La circolare firmata dal direttore centrale tecnologie per l'innovazione delle Dogane, Teresa Alvaro, dà dunque il via libera alla nuova versione del tracciato del messaggio IM, già disponibile agli operatori nell'ambiente telematico di addestramento dallo scorso febbraio, ampliato nelle sue funzionalità. La versione 2.0 del tracciato consente ora l'invio delle dichiarazioni telematiche sottoscritte con firma digitale e il conseguente sdoganamento telematico, ma anche lo scarico automatizzato delle partite di merce precedentemente introdotte in deposito doganale. Una possibilità che dovrebbe fornire vantaggi in termini di tempi e costi soprattutto alle grandi aziende. La rapida messa in esercizio dei nuovi tracciati IM, peraltro, era stata sollecitata proprio dalle associazioni di categoria nel corso del tavolo tecnico e-customs dello scorso 1° agosto.
La circolare fissa poi le regole per la cosiddetta «procedura di soccorso»: se all'atto della presentazione il sistema informatico dell'Agenzia non funziona, la dichiarazione dovrà essere presentata osservando la procedura cartacea alternativa; qualora invece a non operare correttamente sia l'applicazione dell'operatore economico, dovrà essere trasmessa la dichiarazione cartacea unitamente al supporto informatico (cd, dvd o chiavetta Usb) contenente i dati di quest'ultima.
Ma il completamento della digitalizzazione delle dichiarazioni è propedeutico pure all'attuazione dello sportello unico doganale, attivato in via transitoria nel luglio 2011 dopo un tortuoso cammino durato oltre sette anni.
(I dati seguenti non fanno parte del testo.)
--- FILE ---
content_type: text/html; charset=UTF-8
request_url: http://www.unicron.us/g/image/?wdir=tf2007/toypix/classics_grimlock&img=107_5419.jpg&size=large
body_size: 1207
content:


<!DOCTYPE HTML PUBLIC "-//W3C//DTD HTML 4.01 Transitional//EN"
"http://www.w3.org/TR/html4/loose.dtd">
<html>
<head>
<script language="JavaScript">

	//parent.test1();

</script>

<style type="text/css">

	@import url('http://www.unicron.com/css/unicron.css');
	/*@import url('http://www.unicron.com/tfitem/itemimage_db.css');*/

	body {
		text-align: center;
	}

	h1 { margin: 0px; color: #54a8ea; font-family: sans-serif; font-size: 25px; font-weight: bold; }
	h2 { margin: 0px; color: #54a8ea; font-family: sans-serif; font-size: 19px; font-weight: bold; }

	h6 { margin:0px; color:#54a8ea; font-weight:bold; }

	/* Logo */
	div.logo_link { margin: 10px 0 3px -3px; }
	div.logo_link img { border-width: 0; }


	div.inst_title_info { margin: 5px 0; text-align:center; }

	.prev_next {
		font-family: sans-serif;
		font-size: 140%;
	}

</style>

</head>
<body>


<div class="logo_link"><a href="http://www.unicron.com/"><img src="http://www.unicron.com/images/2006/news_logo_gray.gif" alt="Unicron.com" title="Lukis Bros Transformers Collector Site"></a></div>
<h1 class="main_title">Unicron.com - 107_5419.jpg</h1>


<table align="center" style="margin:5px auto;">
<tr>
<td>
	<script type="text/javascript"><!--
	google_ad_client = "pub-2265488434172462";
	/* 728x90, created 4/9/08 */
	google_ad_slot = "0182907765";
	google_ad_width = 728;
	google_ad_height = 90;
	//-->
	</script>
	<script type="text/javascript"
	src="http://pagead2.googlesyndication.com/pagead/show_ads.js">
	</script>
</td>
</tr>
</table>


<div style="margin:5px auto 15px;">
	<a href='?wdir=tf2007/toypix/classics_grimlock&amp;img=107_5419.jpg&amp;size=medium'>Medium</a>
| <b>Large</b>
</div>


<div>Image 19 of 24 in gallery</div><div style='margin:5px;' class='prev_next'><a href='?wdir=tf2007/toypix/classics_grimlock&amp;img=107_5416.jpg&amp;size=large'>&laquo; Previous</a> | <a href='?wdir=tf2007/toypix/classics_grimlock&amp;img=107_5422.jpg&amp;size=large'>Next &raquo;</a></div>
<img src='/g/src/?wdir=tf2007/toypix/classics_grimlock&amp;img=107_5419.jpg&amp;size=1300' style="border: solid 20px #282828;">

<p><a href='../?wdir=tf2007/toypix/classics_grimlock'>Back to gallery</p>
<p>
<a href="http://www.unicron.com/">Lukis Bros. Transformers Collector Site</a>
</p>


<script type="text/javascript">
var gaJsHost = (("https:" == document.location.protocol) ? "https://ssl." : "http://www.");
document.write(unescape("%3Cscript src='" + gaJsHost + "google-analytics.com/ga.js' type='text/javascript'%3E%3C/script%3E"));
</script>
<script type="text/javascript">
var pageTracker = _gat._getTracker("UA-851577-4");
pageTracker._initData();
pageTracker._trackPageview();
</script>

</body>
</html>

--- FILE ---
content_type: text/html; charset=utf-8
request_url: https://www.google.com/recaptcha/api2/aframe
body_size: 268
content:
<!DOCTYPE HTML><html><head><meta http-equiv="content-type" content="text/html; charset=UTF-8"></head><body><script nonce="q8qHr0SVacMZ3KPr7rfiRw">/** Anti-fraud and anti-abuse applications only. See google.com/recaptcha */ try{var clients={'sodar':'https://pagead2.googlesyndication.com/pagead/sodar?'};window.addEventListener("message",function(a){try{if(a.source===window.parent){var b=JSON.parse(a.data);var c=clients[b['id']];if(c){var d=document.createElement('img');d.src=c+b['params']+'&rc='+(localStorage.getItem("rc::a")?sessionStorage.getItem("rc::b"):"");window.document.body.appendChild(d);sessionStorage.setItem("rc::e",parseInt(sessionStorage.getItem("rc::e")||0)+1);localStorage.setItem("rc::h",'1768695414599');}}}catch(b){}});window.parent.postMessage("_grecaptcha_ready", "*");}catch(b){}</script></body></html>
Lo sportello dovrebbe giocare il ruolo di punto di coordinamento e di controllo del complesso delle informazioni necessarie allo sdoganamento delle merci. Un processo che oggi può arrivare a richiedere agli operatori di import-export ben 68 istanze e autorizzazioni (oltre alla dichiarazione doganale), da presentare a una ventina di amministrazioni diverse.
L'ultima riunione del comitato di coordinamento si è svolta lo scorso 30 ottobre e, secondo quanto risulta a ItaliaOggi, le Dogane stanno valutando l'attivazione di alcune sedi dello Sportello già entro la fine del 2012.